KH Energa Toruń rozbiła Unię Oświęcim. Trener gości rzucił BIDONEM w sędziów [ZDJĘCIA]
Pierwszą tercję dobrze rozpoczęli przyjezdni. Śmiało przeprowadzali ataki na bramkę gospodarzy, jednak Anton Svensson pokazał się z dobrej strony i nie dał się pokonać. "Stalowe Pierniki" również miały wiele okazji strzeleckich. W 19. minucie wynik spotkania otworzył Dmitri Kozłow. Na pierwszą przerwę zawodnicy schodzili przy wyniku 1:0. W 10. minucie pierwszej części spotkania kontuzji doznał jeden z sędziów i tą część meczu do końca prowadziło trzech sędziów. Po zakończeniu tej tercji trener drużyny z Oświęcimia nie potrafił zapanować nad swoimi emocjami. Rzucił w sędziów bidonem i workiem z lodem, za co ukarany został karą meczu.
Czytaj także: GKS Tychy - KH Energa Toruń: Piątek trzynastego brutalny dla "Stalowych Pierników" [ZDJĘCIA]
Drugą część meczu Stalowe Pierniki rozpoczęły konkretnymi atakami. Już w 25. minucie wynik meczu podwyższył Jegor Fieofanow. A dwie minuty później swoją bramkę dołożył Gleb Bondaruk. Goście podjęli wiele prób pokonania Svenssona, jednak bezskutecznie. Szwedzki bramkarz zdecydowanie zasłużył na pochwałę.

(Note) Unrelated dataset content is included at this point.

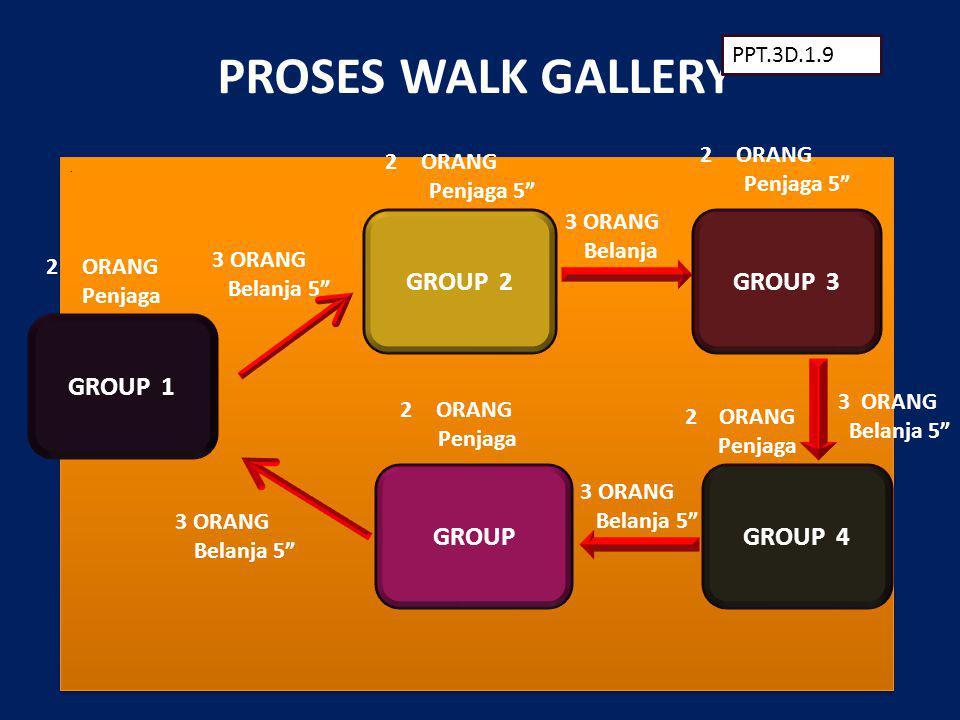 PROSES WALK GALLERY GROUP 2 GROUP 3 GROUP 1 GROUP GROUP 4 PPT.3D.1.9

Ostatnia część spotkania była wzajemną wymianą ciosów, jednak ponownie to KH Energa Toruń okazała się lepsza. W 45. minucie wynik ustalił wracający po kontuzji Szabanow. Hokeiści z Torunia bez problemów pokonali Re-Plast Unię Oświęcim, a Anton Svensson zachował czyste konto. Zdecydowanie cieszy forma wracającego po kontuzji Szabanowa, który nie tylko zdobył gola, ale do swojego dobytku dopisał również asystę.